Some records:
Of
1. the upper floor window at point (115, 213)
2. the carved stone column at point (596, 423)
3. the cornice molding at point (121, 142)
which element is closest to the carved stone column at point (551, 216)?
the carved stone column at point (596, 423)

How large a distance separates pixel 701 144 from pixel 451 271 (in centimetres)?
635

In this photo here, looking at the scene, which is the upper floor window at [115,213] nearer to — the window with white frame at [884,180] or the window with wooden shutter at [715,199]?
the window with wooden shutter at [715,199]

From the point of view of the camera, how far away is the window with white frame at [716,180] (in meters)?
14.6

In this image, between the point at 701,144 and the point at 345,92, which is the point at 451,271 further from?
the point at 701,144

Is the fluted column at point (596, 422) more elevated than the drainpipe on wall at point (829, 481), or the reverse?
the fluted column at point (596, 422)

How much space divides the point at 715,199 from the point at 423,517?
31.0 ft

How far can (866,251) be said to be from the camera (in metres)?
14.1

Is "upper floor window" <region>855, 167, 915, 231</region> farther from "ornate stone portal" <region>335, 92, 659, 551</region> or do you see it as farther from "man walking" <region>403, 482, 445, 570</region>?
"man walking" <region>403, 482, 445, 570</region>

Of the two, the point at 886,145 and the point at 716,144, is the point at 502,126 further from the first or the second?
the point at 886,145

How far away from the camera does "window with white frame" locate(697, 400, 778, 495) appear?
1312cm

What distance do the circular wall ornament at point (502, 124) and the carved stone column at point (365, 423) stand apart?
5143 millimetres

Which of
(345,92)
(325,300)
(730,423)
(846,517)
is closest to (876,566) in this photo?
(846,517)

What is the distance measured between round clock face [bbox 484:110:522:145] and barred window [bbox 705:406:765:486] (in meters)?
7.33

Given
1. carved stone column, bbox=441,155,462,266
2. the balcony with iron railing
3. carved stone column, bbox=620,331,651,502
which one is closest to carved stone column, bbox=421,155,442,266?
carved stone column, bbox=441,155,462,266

Challenge ::
Convert all of the material above into a JSON list of strings, with each line as its own string and blank lines omitted.

Result below ::
[
  "Of",
  "1. the upper floor window at point (115, 213)",
  "2. the carved stone column at point (596, 423)",
  "3. the cornice molding at point (121, 142)",
  "which element is closest to the carved stone column at point (551, 216)?",
  "the carved stone column at point (596, 423)",
  "How large a distance separates pixel 701 144 from pixel 451 271 (in centimetres)?",
  "635",
  "In this photo here, looking at the scene, which is the upper floor window at [115,213] nearer to — the window with white frame at [884,180] or the window with wooden shutter at [715,199]?",
  "the window with wooden shutter at [715,199]",
  "From the point of view of the camera, how far away is the window with white frame at [716,180] (in meters)?",
  "14.6",
  "In this image, between the point at 701,144 and the point at 345,92, which is the point at 451,271 further from?",
  "the point at 701,144",
  "Is the fluted column at point (596, 422) more elevated than the drainpipe on wall at point (829, 481), or the reverse?",
  "the fluted column at point (596, 422)",
  "How much space divides the point at 715,199 from the point at 423,517?",
  "31.0 ft",
  "How far can (866,251) be said to be from the camera (in metres)?",
  "14.1",
  "Is \"upper floor window\" <region>855, 167, 915, 231</region> farther from \"ornate stone portal\" <region>335, 92, 659, 551</region> or do you see it as farther from \"man walking\" <region>403, 482, 445, 570</region>?",
  "\"man walking\" <region>403, 482, 445, 570</region>",
  "Of the two, the point at 886,145 and the point at 716,144, is the point at 502,126 further from the first or the second?",
  "the point at 886,145",
  "How far away from the camera does \"window with white frame\" locate(697, 400, 778, 495) appear?",
  "1312cm",
  "What distance do the circular wall ornament at point (502, 124) and the carved stone column at point (365, 423) stand apart?",
  "5143 millimetres",
  "Which of",
  "(345,92)",
  "(325,300)",
  "(730,423)",
  "(846,517)",
  "is closest to (876,566) in this photo?",
  "(846,517)",
  "What is the distance measured between round clock face [bbox 484:110:522:145] and barred window [bbox 705:406:765:486] (in meters)?",
  "7.33",
  "Given",
  "1. carved stone column, bbox=441,155,462,266",
  "2. the balcony with iron railing",
  "3. carved stone column, bbox=620,331,651,502",
  "which one is closest to carved stone column, bbox=421,155,442,266?",
  "carved stone column, bbox=441,155,462,266"
]